Who sees you?
Oh, I don’t mean by eyesight. I mean really, really SEES you, the totality of the person you are. Think about it. Is there anyone like that in your life?
Even if you think hard, I’ll bet you won’t be able to come up with that many people who really see you. Oh sure, there are people who know you, people you’re close to and they may know parts of you. But chances are, very few people really SEE the totality of you.
When my close friend of more than 30 years died last year, it was more than the loss of a friend. It was the loss of someone who really saw me, all the different facets of who I am, the good and the bad. It was more than the facts of my life or even the history. Deeper.
I never had to explain myself to her–she already knew. She knew I saw her, too, I realized, when I found a meaningful note I’d sent her tucked away in a special drawer. In that note, I acknowledged something about her feelings that I knew to be true. She never had to explain things to me, either. I saw her. I knew.
Losing a friendship like that leaves a gaping hole. I miss her every day for many reasons, but my heart misses being seen, that unspoken knowledge that someone “gets” me.
People come into our lives at different points along the way and have no idea of where we’ve been. “Don’t judge me by the chapter you walked in on” resonates with me because my life has had many chapters. Each one contributed to making me who I am now, at age 65.

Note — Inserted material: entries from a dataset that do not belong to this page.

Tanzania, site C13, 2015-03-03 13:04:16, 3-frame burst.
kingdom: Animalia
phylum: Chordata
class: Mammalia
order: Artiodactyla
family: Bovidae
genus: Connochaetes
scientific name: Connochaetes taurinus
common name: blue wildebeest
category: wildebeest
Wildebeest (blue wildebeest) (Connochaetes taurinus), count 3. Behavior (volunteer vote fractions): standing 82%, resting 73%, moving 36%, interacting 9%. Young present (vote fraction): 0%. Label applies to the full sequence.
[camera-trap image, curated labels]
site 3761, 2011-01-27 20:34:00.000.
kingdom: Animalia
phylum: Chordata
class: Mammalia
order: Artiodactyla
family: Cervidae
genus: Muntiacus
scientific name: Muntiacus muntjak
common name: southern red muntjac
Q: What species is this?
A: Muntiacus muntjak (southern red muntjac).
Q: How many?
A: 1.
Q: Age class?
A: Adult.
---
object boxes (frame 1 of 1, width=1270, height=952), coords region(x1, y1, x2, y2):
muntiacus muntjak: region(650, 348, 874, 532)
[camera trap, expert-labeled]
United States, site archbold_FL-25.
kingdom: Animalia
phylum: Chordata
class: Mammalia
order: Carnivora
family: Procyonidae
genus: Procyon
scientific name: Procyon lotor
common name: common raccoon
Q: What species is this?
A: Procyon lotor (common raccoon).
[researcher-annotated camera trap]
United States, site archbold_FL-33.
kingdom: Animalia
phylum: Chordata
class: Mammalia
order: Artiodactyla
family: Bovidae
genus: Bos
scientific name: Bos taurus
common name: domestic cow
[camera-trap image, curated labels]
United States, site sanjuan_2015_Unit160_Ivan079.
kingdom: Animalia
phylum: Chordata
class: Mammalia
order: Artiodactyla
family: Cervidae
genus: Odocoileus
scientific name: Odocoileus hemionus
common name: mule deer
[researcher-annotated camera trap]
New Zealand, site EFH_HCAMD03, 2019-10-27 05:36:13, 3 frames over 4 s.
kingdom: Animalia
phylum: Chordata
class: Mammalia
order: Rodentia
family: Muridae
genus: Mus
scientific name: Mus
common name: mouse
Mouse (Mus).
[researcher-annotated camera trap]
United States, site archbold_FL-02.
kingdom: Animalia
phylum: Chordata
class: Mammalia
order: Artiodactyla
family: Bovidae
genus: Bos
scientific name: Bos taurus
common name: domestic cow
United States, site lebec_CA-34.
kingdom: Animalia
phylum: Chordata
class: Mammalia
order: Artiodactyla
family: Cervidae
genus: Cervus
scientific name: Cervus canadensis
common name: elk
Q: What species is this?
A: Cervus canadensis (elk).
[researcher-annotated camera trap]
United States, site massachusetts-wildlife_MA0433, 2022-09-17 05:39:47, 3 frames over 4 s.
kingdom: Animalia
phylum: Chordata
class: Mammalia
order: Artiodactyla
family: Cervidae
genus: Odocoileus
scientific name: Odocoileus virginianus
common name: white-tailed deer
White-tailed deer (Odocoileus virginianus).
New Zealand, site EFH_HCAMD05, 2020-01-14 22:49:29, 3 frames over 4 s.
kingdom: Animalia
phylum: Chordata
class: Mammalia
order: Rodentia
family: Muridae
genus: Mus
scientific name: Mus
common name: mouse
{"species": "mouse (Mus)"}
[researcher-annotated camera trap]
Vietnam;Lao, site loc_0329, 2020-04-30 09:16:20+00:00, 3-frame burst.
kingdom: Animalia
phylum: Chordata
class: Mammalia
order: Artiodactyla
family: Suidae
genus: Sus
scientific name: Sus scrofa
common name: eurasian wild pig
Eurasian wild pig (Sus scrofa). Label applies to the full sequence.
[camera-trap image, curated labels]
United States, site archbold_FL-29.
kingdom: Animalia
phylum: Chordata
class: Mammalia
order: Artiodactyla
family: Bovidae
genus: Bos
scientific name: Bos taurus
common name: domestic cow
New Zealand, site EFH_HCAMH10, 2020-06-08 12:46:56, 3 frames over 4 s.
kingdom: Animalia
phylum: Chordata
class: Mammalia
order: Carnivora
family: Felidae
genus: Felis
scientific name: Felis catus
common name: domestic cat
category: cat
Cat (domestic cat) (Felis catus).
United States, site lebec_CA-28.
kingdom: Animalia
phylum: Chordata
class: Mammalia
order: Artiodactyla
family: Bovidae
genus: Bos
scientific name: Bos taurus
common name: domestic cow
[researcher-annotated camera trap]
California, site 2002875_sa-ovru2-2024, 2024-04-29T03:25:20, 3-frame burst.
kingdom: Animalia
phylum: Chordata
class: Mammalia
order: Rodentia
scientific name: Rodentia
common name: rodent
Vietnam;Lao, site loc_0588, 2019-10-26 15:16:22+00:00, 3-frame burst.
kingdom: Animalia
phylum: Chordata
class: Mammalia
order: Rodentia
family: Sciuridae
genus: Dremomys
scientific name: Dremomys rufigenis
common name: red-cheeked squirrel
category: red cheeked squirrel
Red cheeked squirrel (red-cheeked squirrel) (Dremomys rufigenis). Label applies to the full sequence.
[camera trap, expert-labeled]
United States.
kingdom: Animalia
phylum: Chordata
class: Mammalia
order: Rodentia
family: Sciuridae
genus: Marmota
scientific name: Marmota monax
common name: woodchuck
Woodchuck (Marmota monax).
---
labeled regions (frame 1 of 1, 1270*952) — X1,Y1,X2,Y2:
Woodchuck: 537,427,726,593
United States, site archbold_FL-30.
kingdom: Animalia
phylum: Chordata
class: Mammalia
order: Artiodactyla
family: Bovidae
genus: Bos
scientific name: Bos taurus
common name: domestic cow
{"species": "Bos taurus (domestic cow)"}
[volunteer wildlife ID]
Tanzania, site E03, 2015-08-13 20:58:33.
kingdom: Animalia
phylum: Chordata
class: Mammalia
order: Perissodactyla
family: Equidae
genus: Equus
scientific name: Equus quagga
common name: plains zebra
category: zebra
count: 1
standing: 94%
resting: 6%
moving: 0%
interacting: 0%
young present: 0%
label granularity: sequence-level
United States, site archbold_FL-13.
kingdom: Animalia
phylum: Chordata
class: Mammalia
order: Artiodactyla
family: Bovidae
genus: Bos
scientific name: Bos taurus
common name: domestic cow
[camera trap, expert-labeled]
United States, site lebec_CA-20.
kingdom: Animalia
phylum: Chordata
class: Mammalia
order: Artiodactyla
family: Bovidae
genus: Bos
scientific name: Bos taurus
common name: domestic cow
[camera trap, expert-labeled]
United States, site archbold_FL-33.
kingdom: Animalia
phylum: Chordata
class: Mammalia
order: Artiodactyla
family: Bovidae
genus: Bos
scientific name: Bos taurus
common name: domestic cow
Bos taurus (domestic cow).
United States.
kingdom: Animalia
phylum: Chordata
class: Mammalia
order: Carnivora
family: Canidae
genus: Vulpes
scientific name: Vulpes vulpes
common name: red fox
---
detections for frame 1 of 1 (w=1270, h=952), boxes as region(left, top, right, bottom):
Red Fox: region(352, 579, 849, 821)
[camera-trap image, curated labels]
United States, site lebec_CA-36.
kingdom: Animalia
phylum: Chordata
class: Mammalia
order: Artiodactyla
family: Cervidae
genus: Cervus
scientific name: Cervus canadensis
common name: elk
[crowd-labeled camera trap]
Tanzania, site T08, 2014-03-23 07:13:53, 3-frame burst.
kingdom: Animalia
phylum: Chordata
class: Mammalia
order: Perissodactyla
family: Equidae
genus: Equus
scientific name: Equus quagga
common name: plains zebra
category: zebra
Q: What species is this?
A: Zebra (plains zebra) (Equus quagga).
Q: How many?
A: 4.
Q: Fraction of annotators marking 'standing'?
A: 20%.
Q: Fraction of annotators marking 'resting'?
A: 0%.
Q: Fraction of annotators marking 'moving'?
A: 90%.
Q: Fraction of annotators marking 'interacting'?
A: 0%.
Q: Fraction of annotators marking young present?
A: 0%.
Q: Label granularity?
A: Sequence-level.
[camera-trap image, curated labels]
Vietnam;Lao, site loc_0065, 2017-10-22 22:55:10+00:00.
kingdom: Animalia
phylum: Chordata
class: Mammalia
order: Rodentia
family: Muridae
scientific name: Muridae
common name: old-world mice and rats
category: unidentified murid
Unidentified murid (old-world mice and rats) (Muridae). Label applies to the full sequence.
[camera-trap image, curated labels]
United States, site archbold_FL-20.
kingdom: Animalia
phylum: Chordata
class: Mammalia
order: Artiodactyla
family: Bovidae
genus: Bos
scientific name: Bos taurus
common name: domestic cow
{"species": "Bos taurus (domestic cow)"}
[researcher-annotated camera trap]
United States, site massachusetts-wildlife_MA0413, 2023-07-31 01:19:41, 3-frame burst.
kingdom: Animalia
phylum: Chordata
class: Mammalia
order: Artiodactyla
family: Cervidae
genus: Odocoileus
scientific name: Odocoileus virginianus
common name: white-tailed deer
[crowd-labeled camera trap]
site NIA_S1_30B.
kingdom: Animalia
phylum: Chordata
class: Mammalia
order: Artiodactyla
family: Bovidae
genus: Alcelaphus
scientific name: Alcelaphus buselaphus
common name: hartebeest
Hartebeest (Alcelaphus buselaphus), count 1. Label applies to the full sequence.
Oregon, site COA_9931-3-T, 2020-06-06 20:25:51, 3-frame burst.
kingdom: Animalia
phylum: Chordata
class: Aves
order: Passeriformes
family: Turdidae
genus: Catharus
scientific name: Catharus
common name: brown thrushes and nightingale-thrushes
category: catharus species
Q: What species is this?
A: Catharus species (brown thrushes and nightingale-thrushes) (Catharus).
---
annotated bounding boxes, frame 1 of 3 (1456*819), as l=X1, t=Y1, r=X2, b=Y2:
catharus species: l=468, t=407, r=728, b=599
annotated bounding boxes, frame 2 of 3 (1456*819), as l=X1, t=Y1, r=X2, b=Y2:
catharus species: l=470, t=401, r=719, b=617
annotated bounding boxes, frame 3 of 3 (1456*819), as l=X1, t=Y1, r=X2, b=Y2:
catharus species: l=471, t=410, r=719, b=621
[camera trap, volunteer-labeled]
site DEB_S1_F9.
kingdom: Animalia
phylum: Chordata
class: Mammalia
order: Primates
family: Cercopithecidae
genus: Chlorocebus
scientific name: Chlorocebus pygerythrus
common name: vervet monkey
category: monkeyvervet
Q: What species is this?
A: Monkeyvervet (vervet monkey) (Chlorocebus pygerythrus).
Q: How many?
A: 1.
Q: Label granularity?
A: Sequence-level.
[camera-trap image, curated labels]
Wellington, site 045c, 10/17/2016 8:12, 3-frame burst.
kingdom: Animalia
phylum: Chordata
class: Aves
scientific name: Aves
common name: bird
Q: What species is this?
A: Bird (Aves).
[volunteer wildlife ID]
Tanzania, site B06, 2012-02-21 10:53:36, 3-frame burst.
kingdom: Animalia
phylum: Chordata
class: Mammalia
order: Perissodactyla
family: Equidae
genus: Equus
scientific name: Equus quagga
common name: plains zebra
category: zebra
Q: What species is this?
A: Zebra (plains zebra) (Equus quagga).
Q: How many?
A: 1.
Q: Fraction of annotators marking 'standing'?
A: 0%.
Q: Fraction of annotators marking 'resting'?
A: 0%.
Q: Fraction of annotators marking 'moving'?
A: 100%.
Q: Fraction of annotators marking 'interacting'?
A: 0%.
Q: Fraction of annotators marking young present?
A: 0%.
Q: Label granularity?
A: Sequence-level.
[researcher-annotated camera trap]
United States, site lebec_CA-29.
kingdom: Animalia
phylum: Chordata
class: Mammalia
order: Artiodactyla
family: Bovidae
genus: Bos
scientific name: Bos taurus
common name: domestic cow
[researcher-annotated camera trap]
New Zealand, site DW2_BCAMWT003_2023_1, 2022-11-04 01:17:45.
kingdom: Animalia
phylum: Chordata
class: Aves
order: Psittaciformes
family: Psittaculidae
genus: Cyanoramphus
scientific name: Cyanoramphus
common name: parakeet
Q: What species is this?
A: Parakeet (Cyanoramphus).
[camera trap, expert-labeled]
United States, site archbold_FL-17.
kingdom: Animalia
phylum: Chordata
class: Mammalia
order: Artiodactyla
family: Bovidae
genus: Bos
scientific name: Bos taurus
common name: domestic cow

How many people take the time to even try to open the box and see you?
Consider this: who you’ve been, who are are and who you will be in the future are different things and sometimes vastly different.
My life today is very different than the life I had before. I should say “lives” because some chapters seem barely related to the others. Very few people have been along for the whole ride, and yet, to really know me, you have to know where I came from and where I’ve been, not just what’s going on today.
Not too long ago I was lucky enough to reconnect deeply with another friend of 30 years. We’d gone in different directions for a long time, and then were brought back together when something happened that made us see the value of reconnecting at this point in life.
Sitting over iced tea one afternoon, my friend was talking about how Michael and I remarried 26 years after our divorce.
“You know,” she said, “Michael is a miracle in every way. When I think about all those years that you made your own way, with no one to help share the burden, when I think about how hard you always worked and how you did it all alone, I’m so happy that you and Michael have such a wonderful life together as true partners.”
Tears welled up in my eyes and I felt something that could only be termed relief. I was relieved to be with someone who really saw me. SAW me. All of me. And acknowledged something no one ever says aloud, because they never saw it. This is, of course, what close family members do for one another. But my siblings are not in my life and even if they were, I suspect the filter through which they see me might distort the view. After all, I left the hometown when I was 20 and they never left. How could they know me without trying?
This friend had known me from my first months in California, when, unemployed and new to Silicon Valley, I struggled to to make a living. She knew me as I built a career, bought and sold homes alone, had relationships–she saw the big picture over 30 years. And we shared a cultural connection too, so she knew a lot about how I grew up.
Most of the people I met after I’d been established seem to think I was born with an income and a home. They didn’t know me during the hard times. All they see the fruits of my labors and they make assumptions. Those people who met me after Michael and I remarried only see this part of me now–retired and traveling. Lucky, they think.
The fact is that luck had very little to do with it. My life today stands on a foundation that I built with my own hard work, starting with nothing.
The relief I felt at my girlfriend’s acknowledgement of that, I realized, was a signal that there are very few people in my life who really see me, even people I’ve known longer than 30 years. They don’t go any deeper than today’s view. They see the “stuff” and mistake it for me.
I’m happy that my girlfriend and I are spending time together. Because, yes, I see her, too, just as she sees me. I know where she came from, where she’s been and I can see where she’s going.
I hope that provides her with the same haven she provides me.